> SOURCE PASSAGE
>> Begin
Skip to content

Immutability & Value Semantics

Page Maps

graph LR
  family["Python Programming"]
  program["Python Functional Programming"]
  section["Purity Substitution Local Reasoning"]
  page["Immutability & Value Semantics"]
  capstone["Capstone evidence"]

  family --> program --> section --> page
  page -.applies in.-> capstone
flowchart LR
  orient["Orient on the page map"] --> read["Read the main claim and examples"]
  read --> inspect["Inspect the related code, proof, or capstone surface"]
  inspect --> verify["Run or review the verification path"]
  verify --> apply["Apply the idea back to the module and capstone"]

This lesson is about protecting data the same way purity protects functions.

Start With the Python Problem

Two names pointing at the same mutable object are enough to break local reasoning. One part of the program mutates the value, another part observes the change, and now the meaning of the data depends on who touched it last.

Immutability is the data-side answer to that problem: once a value is published, you can trust that it will keep meaning the same thing.
>> End
> DATASET EXTRACT
>> Begin
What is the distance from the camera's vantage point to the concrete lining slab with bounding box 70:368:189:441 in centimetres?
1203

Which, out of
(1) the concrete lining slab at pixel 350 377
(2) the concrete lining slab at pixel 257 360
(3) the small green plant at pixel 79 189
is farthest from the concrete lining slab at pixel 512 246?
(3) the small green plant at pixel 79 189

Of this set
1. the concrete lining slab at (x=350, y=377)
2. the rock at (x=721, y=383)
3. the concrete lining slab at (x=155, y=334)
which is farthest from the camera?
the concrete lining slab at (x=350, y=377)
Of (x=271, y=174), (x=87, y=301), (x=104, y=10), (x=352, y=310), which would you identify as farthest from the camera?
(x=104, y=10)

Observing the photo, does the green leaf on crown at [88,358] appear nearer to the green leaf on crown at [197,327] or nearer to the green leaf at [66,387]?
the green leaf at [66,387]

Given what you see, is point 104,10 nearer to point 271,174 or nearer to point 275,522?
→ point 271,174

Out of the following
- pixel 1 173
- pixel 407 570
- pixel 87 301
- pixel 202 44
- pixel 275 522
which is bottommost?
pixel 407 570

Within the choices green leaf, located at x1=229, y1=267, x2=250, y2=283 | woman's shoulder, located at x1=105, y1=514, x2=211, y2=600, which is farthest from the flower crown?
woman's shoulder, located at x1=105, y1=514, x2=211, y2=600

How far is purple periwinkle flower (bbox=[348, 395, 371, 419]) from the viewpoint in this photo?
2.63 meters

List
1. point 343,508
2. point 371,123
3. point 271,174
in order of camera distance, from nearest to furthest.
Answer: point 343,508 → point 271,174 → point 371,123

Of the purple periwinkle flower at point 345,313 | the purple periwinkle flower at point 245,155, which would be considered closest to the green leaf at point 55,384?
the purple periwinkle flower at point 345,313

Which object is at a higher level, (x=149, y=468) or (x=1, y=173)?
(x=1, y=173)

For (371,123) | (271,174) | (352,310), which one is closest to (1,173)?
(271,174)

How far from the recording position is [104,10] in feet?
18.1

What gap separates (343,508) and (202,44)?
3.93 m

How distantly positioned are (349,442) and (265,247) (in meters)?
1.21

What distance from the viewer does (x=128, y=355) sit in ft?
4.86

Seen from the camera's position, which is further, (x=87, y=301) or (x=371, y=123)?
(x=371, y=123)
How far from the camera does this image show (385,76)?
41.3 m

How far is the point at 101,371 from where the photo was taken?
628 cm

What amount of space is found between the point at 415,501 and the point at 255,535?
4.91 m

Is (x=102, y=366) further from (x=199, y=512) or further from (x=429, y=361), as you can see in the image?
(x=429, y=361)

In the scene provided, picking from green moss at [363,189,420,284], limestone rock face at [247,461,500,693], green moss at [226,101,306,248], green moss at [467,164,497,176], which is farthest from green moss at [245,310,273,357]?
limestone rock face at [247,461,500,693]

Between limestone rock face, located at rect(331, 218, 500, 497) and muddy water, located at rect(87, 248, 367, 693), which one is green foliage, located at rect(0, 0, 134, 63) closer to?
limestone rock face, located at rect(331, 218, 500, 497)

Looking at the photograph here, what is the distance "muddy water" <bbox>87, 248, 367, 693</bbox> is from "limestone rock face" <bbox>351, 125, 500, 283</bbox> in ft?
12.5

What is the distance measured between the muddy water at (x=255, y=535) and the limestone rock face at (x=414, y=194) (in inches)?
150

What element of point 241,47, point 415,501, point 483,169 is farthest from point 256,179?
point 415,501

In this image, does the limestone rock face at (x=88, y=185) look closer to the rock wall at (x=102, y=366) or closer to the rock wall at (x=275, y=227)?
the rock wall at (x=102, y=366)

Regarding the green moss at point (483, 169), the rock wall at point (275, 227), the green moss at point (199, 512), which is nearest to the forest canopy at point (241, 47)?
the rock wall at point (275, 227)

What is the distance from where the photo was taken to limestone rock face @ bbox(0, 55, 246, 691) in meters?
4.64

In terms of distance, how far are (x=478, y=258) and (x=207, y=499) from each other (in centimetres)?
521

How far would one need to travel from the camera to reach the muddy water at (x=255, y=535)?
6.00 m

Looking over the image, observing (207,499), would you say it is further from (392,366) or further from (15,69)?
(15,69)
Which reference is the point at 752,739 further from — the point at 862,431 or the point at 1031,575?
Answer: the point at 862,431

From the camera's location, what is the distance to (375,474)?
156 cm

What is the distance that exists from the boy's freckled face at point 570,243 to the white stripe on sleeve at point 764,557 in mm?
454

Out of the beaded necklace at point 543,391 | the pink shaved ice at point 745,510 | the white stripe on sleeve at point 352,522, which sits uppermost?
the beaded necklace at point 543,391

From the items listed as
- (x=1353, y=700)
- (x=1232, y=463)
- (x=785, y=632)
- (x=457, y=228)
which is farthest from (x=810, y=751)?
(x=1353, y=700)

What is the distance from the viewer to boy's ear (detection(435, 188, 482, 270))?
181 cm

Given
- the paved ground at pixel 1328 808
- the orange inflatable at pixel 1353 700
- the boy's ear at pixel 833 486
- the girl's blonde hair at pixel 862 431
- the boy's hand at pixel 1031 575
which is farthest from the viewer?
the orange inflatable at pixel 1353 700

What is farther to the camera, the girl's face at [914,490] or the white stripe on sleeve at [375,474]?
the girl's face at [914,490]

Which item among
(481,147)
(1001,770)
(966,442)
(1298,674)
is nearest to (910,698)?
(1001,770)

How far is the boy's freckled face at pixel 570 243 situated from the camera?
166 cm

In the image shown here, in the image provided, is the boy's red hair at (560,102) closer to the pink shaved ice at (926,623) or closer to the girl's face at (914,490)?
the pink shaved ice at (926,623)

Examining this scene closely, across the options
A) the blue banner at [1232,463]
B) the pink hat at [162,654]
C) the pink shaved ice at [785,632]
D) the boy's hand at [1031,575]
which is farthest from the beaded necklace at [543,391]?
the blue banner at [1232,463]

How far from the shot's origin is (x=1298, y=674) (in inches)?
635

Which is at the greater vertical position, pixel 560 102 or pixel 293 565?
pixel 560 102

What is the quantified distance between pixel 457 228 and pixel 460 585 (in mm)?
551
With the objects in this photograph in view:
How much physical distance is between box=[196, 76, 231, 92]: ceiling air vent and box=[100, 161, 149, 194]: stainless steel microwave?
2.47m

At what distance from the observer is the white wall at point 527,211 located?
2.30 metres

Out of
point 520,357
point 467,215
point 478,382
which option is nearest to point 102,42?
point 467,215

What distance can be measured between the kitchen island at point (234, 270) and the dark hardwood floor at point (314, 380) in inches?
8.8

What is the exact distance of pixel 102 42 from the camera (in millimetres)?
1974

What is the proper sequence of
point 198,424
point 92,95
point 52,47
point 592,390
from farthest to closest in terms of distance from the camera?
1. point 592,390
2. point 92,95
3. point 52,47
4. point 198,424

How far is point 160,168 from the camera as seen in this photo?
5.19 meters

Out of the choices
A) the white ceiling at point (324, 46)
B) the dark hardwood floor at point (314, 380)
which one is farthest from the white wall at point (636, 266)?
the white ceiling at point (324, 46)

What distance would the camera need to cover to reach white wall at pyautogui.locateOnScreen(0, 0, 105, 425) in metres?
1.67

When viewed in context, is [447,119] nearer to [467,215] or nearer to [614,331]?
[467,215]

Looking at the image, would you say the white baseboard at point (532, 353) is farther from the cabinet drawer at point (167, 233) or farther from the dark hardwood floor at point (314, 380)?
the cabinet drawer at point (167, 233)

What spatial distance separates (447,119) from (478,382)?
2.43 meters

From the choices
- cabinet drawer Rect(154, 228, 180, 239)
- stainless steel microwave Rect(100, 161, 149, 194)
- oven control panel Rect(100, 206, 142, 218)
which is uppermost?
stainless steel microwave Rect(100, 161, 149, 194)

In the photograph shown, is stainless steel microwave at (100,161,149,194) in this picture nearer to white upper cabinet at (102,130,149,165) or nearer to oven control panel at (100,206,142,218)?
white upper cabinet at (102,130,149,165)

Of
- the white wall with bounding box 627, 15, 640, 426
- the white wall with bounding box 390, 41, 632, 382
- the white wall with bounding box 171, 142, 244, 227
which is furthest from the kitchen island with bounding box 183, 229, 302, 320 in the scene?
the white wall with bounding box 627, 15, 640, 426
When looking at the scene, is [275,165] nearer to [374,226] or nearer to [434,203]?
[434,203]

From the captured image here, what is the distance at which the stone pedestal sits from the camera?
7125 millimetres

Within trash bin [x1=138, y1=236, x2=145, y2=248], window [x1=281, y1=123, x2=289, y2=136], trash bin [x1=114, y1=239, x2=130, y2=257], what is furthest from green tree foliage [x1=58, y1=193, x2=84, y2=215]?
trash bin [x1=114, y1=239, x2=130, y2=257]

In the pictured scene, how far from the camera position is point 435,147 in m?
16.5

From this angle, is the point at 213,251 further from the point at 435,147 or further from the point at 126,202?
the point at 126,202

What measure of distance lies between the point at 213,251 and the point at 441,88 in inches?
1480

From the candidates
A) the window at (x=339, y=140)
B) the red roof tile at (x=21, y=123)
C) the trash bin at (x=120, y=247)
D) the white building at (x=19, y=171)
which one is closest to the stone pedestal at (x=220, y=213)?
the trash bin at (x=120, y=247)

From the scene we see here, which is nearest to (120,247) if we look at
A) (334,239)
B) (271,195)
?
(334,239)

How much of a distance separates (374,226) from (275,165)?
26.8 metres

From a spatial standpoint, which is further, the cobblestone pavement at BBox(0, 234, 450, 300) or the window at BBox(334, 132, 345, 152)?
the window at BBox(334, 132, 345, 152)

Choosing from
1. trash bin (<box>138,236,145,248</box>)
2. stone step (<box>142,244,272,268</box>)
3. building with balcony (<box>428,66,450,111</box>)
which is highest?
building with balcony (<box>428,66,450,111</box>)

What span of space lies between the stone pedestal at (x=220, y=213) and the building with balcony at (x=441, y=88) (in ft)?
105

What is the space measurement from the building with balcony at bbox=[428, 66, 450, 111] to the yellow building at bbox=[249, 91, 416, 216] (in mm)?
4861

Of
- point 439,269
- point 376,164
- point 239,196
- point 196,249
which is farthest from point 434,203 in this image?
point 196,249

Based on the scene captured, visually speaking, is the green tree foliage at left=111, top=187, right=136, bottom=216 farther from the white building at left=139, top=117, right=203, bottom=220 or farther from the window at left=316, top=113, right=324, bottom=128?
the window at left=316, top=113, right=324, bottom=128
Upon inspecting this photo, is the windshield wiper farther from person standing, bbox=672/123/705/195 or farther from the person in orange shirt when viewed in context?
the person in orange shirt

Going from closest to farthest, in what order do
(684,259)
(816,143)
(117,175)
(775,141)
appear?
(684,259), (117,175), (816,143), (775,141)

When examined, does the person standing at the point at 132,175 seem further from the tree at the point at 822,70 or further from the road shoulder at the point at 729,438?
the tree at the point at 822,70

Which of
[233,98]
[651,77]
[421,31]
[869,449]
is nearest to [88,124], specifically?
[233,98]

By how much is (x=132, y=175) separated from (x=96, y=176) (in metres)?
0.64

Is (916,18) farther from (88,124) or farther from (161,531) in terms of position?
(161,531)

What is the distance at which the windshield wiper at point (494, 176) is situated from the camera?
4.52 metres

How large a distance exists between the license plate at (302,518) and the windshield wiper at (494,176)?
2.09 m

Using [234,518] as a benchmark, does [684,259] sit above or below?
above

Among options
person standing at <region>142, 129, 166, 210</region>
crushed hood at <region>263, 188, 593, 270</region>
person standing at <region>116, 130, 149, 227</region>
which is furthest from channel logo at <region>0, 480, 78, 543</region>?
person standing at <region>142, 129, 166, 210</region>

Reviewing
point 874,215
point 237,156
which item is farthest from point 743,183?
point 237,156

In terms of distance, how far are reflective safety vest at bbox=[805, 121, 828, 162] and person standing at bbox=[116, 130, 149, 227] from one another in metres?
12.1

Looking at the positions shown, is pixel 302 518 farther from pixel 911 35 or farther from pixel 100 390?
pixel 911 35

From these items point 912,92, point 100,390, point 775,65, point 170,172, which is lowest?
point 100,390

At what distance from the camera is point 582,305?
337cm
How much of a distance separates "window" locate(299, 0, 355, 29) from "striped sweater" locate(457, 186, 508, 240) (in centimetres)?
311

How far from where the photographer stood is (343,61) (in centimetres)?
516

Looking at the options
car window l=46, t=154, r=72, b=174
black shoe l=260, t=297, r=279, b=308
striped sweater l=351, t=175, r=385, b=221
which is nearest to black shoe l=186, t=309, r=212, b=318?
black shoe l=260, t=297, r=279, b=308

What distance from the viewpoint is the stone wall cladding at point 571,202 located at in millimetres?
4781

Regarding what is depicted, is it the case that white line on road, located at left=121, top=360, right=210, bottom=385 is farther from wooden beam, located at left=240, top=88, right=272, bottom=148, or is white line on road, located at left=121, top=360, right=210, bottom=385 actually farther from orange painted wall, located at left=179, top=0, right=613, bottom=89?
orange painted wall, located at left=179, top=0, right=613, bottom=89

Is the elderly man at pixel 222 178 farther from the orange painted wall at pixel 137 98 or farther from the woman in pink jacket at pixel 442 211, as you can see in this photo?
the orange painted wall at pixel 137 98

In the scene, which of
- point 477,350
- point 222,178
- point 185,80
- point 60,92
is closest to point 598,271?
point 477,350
>> End
> WHAT THIS EXERCISE ASKS
(1) List the steps in the flowchart on the immutability page, in the order the arrows connect them.
(2) According to the immutability page, what is enough to break local reasoning?
(3) Write the next few paragraphs of the immutability page, picking up right after its final sentence.
The listing is separate material and has no connection to the page on immutability.

> ANSWERS BY TASK
(1) Orient on the page map; Read the main claim and examples; Inspect the related code, proof, or capstone surface; Run or review the verification path; Apply the idea back to the module and capstone.

(2) Two names pointing at the same mutable object.

(3)
Keep This Question In View

How do you make shared data safe to trust by preventing post-creation mutation and comparing values by what they contain?

By the end of this lesson, you should be able to explain:

  • when tuple, frozenset, and frozen dataclasses are the right publication boundary
  • why equality by contents is easier to reason about than equality by identity
  • why hashable published values must not be mutated after creation

1. Conceptual Foundation

1.1 The One-Sentence Rule

Default to frozen, hashable, value-equality data; never expose mutable containers—or wrap them behind read-only views.

1.2 Value Semantics in One Precise Sentence

Value semantics means objects are compared by their contents (not identity) and never change after creation; structural sharing is an implementation strategy that makes updates efficient.

1.3 Why This Matters Now

Immutability makes data reviewable in the same way purity makes function calls reviewable. When a value cannot change after publication:

  • aliases stop being surprising
  • equality becomes meaningful for "same information"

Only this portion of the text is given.